PAGE:
== == ==
- promotional poster
- Also known as: Onsen Beauty
- 美人龍湯
- Genre: Romance, Drama
- Directed by: Jim Wang
- Starring: Mike He, DaYuan Lin, Sato Mai, Nylon Chen
- Opening theme: "好想變蘋果" by Popu Lady
- Ending theme: "被忘錄" by Aaron Yan
- Country of origin: Republic of China (Taiwan)
- Original languages: Mandarin Japanese
- No. of series: 1
- No. of episodes: 14

Production
- Production location: Taiwan
- Running time: 90 minutes
- Production company: GTV

Original release
- Network: FTV, GTV
- Release: 27 January – 5 May 2013

Related
- The Queen of SOP; Fabulous Boys;

= Spring Love =

Spring Love (美人龍湯) is a 2013 Taiwanese idol television drama series. The show was produced and filmed by GTV and stars Mike He as the main male lead with DaYuan Lin from Taiwanese girl group Popu Lady as the main female lead. The show started filming on August 13, 2012 and will continue to film till February 1, 2013. The first episode aired on January 27, 2013 on FTV.

==Synopsis==
After his mother's death, Long Tai (Mike He) returns to Taiwan in search of his long lost father and twin brother. When people mistake him for his brother, who has left the country, he perpetuates the mistake; the change does not go unnoticed by his brother's foe, Zhao Ren Hu (Nylon Chen), who has planned on defeating Long Tian He (Mike He). In a festival competition, Zhao tries to take over Long's hot spring, but is defeated by Long Tai: as per agreement, Zhao sends his sister (DaYuan Lin) to Long's house to work as an indenture servant for a year, but secretly orders her to spy on Long. But his sister has other things in mind.
== == ==
SUPPLIED INFORMATION:
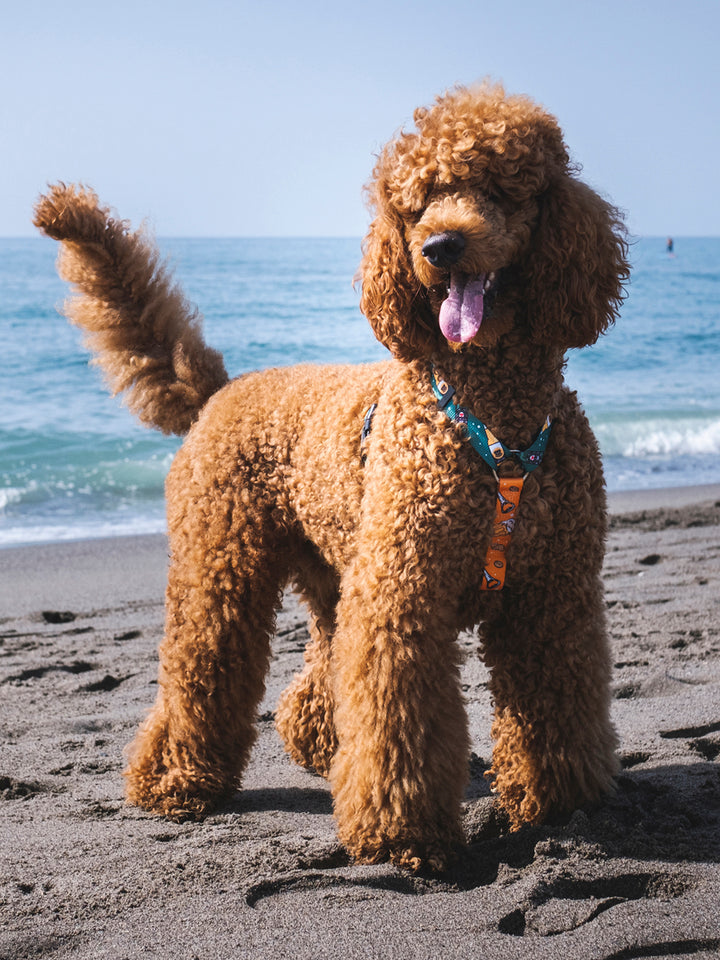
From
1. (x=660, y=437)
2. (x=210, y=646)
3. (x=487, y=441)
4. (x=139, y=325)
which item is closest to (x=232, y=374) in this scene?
(x=660, y=437)

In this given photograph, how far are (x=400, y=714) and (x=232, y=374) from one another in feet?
47.2

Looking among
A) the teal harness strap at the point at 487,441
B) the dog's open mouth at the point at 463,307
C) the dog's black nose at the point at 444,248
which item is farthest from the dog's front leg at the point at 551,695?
the dog's black nose at the point at 444,248

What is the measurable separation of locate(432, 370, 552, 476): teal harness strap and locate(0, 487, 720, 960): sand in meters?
1.13

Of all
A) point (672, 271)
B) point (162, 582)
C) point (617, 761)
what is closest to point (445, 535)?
point (617, 761)

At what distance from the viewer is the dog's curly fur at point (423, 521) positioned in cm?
246

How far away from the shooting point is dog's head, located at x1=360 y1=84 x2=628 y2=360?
2377 millimetres

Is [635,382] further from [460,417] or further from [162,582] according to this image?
[460,417]

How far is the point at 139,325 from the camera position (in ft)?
11.7

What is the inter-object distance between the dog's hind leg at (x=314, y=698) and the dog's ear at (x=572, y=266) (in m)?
1.37

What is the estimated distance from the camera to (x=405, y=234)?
2551 mm

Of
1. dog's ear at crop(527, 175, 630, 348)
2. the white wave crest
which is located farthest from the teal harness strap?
the white wave crest

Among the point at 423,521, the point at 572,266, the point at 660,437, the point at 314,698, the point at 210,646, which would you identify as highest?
the point at 572,266

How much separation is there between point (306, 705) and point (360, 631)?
→ 1.10m

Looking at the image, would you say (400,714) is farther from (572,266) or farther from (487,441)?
(572,266)
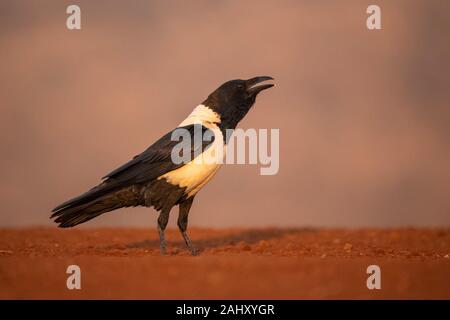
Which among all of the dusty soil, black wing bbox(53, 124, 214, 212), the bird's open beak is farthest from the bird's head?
the dusty soil

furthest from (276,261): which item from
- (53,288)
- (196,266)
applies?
(53,288)

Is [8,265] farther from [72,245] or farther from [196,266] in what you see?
[72,245]

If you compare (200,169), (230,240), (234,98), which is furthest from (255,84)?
(230,240)

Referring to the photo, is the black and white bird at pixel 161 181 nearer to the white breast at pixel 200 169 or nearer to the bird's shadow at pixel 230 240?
the white breast at pixel 200 169

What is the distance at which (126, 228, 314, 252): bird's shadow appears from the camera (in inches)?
417

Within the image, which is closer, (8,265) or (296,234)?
(8,265)

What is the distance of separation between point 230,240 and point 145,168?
335 centimetres

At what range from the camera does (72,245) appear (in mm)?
10297

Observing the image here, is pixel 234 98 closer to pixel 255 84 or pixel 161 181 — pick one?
pixel 255 84

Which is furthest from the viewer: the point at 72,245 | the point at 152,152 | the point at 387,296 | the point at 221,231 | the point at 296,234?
the point at 221,231

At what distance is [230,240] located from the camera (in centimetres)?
1166

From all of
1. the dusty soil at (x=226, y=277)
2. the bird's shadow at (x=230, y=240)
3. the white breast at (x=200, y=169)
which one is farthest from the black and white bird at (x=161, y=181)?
the bird's shadow at (x=230, y=240)

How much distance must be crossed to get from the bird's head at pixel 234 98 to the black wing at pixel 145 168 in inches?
19.2

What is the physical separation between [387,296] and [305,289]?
2.31 ft
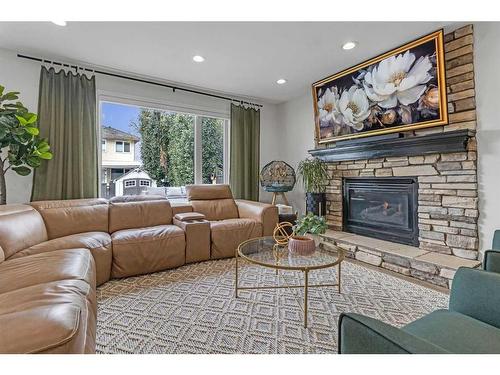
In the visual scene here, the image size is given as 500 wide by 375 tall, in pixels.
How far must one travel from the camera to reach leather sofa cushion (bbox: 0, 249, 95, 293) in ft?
4.59

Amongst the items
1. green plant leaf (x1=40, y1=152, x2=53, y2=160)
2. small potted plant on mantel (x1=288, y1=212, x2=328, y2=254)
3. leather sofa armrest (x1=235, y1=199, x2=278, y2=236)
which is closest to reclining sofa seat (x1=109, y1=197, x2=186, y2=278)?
green plant leaf (x1=40, y1=152, x2=53, y2=160)

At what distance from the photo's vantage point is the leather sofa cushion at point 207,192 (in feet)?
12.1

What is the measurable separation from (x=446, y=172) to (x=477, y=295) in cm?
183

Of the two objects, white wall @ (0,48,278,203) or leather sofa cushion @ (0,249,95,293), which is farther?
white wall @ (0,48,278,203)

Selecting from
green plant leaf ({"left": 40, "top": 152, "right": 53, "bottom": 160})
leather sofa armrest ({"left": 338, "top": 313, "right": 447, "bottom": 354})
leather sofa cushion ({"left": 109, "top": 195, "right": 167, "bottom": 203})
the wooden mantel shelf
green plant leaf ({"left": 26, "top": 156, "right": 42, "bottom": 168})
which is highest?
the wooden mantel shelf

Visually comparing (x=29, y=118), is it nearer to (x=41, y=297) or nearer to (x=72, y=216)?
(x=72, y=216)

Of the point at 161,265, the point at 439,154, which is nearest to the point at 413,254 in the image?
the point at 439,154

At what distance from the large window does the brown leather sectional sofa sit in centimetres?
52

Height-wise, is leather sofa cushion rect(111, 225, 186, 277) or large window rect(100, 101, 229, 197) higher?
large window rect(100, 101, 229, 197)

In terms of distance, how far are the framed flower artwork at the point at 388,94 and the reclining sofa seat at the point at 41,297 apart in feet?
10.2

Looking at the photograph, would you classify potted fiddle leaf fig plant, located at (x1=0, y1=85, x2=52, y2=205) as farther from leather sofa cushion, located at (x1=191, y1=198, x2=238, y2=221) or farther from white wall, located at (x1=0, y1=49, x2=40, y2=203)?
leather sofa cushion, located at (x1=191, y1=198, x2=238, y2=221)

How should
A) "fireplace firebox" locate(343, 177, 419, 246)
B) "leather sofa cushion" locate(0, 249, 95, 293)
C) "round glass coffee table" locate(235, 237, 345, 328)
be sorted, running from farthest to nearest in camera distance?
"fireplace firebox" locate(343, 177, 419, 246) → "round glass coffee table" locate(235, 237, 345, 328) → "leather sofa cushion" locate(0, 249, 95, 293)

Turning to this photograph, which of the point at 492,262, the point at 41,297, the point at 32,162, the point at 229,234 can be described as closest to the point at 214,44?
the point at 229,234
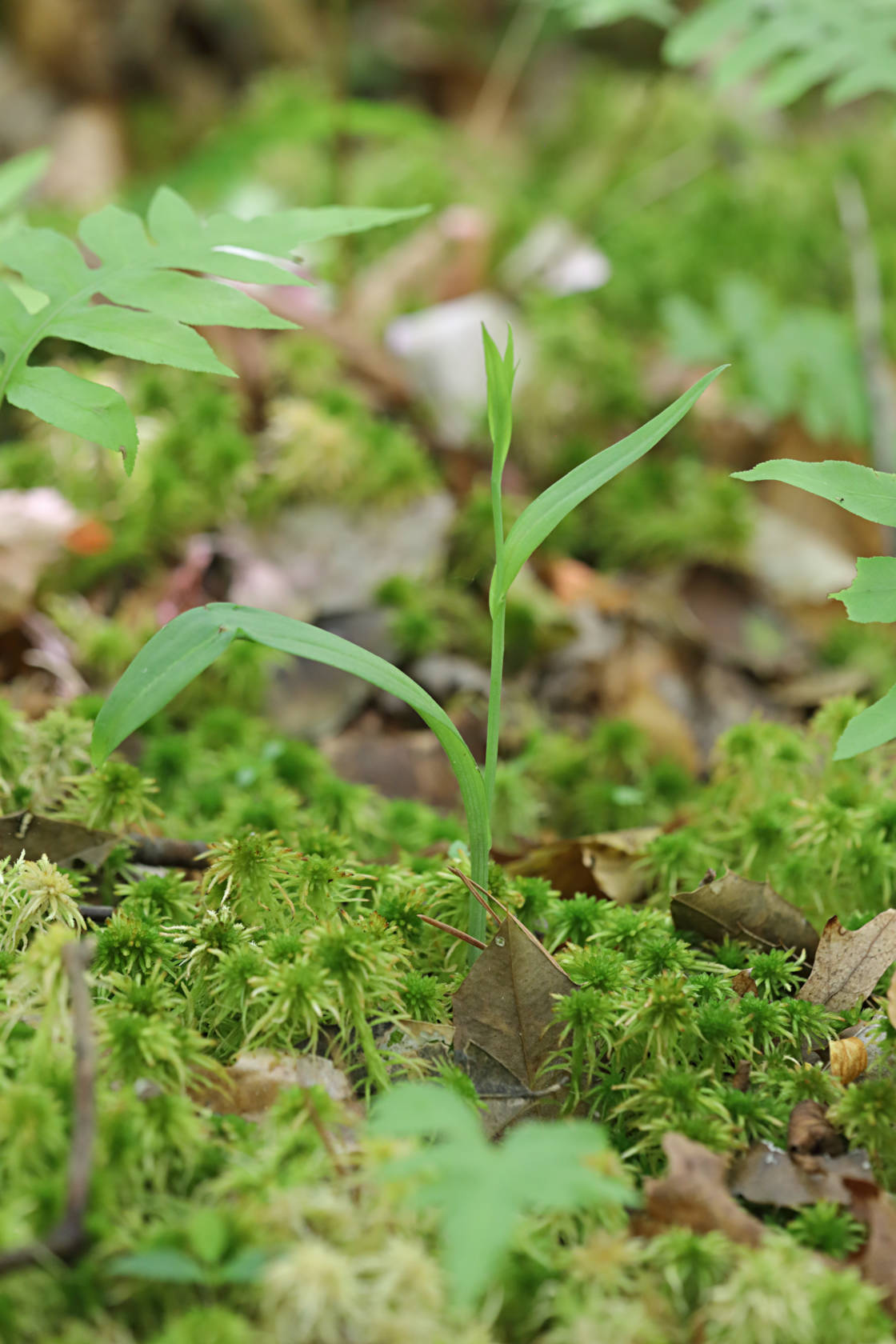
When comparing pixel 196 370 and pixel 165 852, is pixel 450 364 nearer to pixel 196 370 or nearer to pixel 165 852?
pixel 196 370

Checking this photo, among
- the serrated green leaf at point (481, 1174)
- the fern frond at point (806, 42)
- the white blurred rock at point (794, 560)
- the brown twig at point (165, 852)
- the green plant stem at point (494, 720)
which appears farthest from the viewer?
the white blurred rock at point (794, 560)

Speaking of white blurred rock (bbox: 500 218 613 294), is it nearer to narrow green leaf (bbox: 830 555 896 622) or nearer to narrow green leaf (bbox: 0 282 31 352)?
narrow green leaf (bbox: 0 282 31 352)

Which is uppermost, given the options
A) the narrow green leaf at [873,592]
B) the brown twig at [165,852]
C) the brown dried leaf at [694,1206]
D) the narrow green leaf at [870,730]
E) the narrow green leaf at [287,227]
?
the narrow green leaf at [287,227]

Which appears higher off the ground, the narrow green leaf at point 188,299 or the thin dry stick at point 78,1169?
the narrow green leaf at point 188,299

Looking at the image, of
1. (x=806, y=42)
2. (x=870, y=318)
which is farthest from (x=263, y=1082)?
(x=870, y=318)

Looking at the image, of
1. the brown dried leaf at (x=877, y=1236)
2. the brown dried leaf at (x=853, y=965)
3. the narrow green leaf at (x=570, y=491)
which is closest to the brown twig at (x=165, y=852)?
the narrow green leaf at (x=570, y=491)

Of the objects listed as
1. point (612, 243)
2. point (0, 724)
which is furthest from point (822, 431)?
point (0, 724)

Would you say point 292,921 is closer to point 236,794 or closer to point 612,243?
point 236,794

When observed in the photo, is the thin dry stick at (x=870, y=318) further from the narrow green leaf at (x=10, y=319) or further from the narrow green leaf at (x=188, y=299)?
the narrow green leaf at (x=10, y=319)
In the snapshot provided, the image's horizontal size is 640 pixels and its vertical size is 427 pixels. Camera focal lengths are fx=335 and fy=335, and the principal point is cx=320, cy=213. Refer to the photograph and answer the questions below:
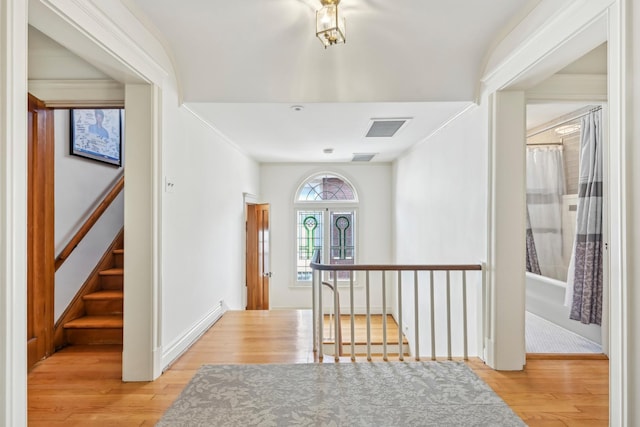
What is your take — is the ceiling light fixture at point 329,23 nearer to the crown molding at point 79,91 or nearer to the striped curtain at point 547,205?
the crown molding at point 79,91

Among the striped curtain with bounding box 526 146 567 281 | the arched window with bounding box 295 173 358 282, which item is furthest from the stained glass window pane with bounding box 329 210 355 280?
the striped curtain with bounding box 526 146 567 281

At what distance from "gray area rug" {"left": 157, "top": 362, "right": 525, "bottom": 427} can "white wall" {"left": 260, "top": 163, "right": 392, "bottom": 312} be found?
3699 millimetres

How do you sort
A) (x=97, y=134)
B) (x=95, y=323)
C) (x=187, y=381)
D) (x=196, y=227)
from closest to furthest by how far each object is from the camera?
(x=187, y=381) → (x=95, y=323) → (x=196, y=227) → (x=97, y=134)

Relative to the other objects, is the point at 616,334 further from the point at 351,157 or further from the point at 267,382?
the point at 351,157

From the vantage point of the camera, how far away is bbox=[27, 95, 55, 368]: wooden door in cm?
263

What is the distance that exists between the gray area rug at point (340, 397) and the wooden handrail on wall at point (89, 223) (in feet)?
5.66

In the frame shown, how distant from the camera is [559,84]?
253cm

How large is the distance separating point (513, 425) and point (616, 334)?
0.84 metres

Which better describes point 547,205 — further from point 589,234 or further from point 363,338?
point 363,338

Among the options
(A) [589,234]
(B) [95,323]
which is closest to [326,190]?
(A) [589,234]

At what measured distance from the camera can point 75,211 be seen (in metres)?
3.33

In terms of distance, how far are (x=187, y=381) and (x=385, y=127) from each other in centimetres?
302

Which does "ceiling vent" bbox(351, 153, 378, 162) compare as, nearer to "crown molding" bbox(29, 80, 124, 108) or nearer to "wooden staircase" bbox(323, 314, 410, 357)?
"wooden staircase" bbox(323, 314, 410, 357)

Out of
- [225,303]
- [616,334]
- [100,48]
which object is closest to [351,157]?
[225,303]
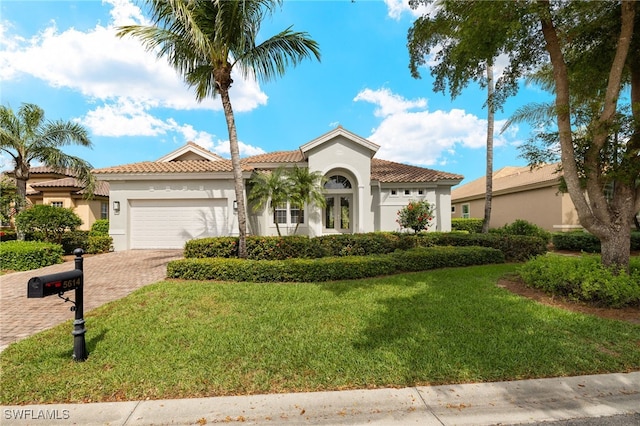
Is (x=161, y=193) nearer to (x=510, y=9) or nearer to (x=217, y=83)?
(x=217, y=83)

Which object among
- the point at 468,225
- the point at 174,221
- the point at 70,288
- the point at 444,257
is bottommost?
the point at 444,257

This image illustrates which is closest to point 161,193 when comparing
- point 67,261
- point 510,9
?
Answer: point 67,261

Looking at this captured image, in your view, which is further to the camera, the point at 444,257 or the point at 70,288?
the point at 444,257

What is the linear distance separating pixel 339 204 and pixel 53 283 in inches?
495

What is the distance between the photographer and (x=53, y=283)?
335 cm

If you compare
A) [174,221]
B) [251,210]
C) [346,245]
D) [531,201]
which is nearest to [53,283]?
[346,245]

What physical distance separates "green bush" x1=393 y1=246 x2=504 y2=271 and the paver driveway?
7.32 m

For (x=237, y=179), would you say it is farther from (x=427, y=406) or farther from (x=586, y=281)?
(x=586, y=281)

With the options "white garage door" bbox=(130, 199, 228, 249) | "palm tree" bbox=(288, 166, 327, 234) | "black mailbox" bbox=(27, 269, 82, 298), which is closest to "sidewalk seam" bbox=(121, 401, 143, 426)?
"black mailbox" bbox=(27, 269, 82, 298)

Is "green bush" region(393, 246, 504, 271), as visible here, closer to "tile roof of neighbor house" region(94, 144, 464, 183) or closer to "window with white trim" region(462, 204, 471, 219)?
"tile roof of neighbor house" region(94, 144, 464, 183)

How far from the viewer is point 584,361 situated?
3699mm

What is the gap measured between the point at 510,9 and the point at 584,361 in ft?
22.5

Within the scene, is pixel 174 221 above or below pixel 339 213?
below

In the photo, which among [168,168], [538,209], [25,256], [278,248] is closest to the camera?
[278,248]
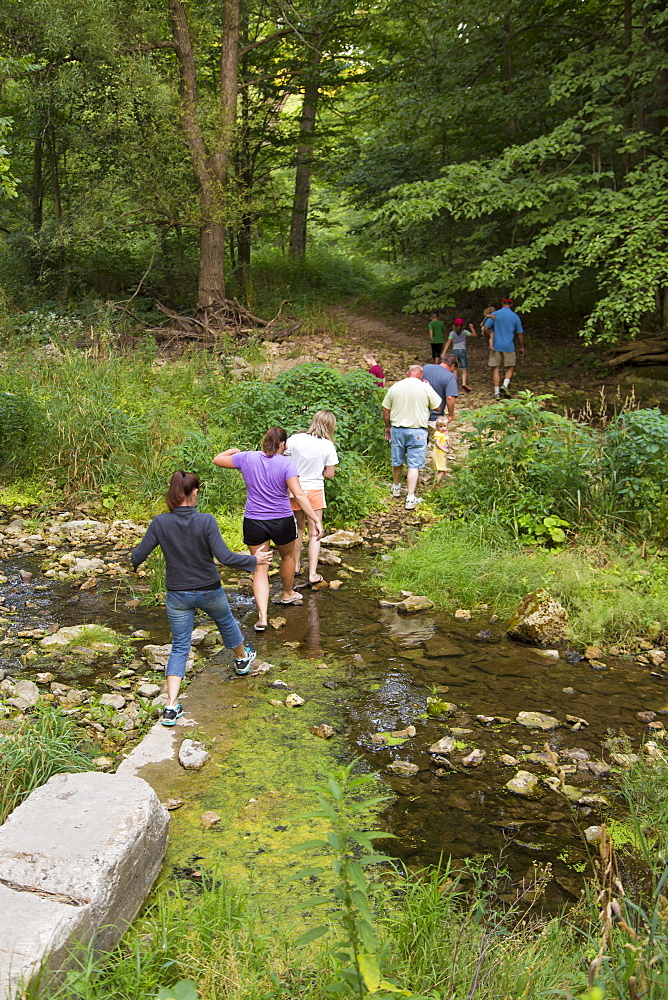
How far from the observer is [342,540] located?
32.3 ft

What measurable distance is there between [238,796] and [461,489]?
6.38m

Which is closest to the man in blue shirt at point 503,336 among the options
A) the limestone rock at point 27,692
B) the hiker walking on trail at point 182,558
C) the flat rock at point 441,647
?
the flat rock at point 441,647

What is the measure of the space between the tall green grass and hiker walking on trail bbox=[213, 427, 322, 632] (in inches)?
102

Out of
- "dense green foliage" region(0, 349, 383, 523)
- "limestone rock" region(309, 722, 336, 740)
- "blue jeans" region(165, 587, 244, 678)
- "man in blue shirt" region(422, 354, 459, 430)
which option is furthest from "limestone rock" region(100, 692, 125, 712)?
"man in blue shirt" region(422, 354, 459, 430)

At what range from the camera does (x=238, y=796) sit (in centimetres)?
459

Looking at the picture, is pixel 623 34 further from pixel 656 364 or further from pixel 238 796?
pixel 238 796

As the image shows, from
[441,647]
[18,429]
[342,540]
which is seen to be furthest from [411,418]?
[18,429]

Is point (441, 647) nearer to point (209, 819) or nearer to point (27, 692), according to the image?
point (209, 819)

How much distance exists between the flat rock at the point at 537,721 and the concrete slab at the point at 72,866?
112 inches

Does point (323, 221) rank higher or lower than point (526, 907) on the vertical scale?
higher

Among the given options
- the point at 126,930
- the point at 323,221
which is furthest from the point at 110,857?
== == ==
REQUEST 1: Can you gather every line of the entries that contains the word "table"?
REQUEST 2: Could you extend the Spring Love article, picking up after its last sentence?
The Spring Love article and the entries are unrelated material.

EXERCISE ANSWER 1:
C) "round glass coffee table" locate(235, 237, 345, 328)
"fireplace firebox" locate(343, 177, 419, 246) → "round glass coffee table" locate(235, 237, 345, 328) → "leather sofa cushion" locate(0, 249, 95, 293)

EXERCISE ANSWER 2:
==Cast and characters==

| Actor | Role | Details |
|---|---|---|
| Mike He | Long Tian He (龍天賀) / Long Tai or Long Tian Hao (龍太 or 龍天豪) | Mike He acting as twins |
| DaYuan Lin | Zhao Ren Mei (趙人美) | The main female character, has a crush on Long Tai |
| Sato Mai | Bei-ye Wen Zi (北野溫子) | Long Tai's friend from Japan, she also secretly has a crush on Long Tai. |
| Nylon Chen | Zhao Ren Hu (趙人虎) | Ren Mei's older brother, hates Tian He and he has a crush on Wen Zi |

==Soundtrack==
Note: Some song titles are in Chinese without English titles.

| Use | Title | Singer |
| Opening Theme | 好想變蘋果 (Want To Turn To an Apple) | Popu Lady |
| Ending Theme | 被忘錄 (Memo) | Aaron Yan |
| Incidental music | 同種異類 (Spring) | Nylon Chen |
| 覺醒 (Awakeness) | Nylon Chen |
| 一個人的那卡西 (One Man Nakashi) | Nylon Chen |
| 為你做的最後一件事 | Nylon Chen |
| 長大 | Nylon Chen |
| 光芒 | Nylon Chen |
| 狼狽 | Nylon Chen |
| 對了我錯了 | Olivia Ong |
| 我們結婚吧 | Jessica Song |
| 這樣的幸福剛剛好 (The Happiness Is Just Enough) | Popu Lady |

==Episode ratings==

| Date of Broadcast | Episode | Ratings | Rank | Note |
|---|---|---|---|---|
| 27 January 2013 | 01 | 1.14 | 2 | Pilot episode |
| 3 February 2013 | 02 | 1.13 | 2 |  |
| 17 February 2013 | 03 | 1.05 | 2 |  |
| 24 February 2013 | 04 | 1.09 | 2 |  |
| 3 March 2013 | 05 | 0.98 | 2 |  |
| 10 March 2013 | 06 | 1.16 | 2 |  |
| 17 March 2013 | 07 | 1.13 | 2 |  |
| 24 March 2013 | 08 | 1.01 | 2 |  |
| 31 March 2013 | 09 | 1.21 | 2 |  |
| 7 April 2013 | 10 | 1.11 | 2 |  |
| 14 April 2013 | 11 | 1.05 | 2 |  |
| 21 April 2013 | 12 | 1.18 | 2 |  |
| 28 April 2013 | 13 | 1.13 | 2 |  |
| 5 May 2013 | 14 | 1.11 | 2 |  |
| Average | - | 1.11 | 2 | - |

==Broadcast==
 Note: The time in the timeslot section is listed according to the Time in Taiwan.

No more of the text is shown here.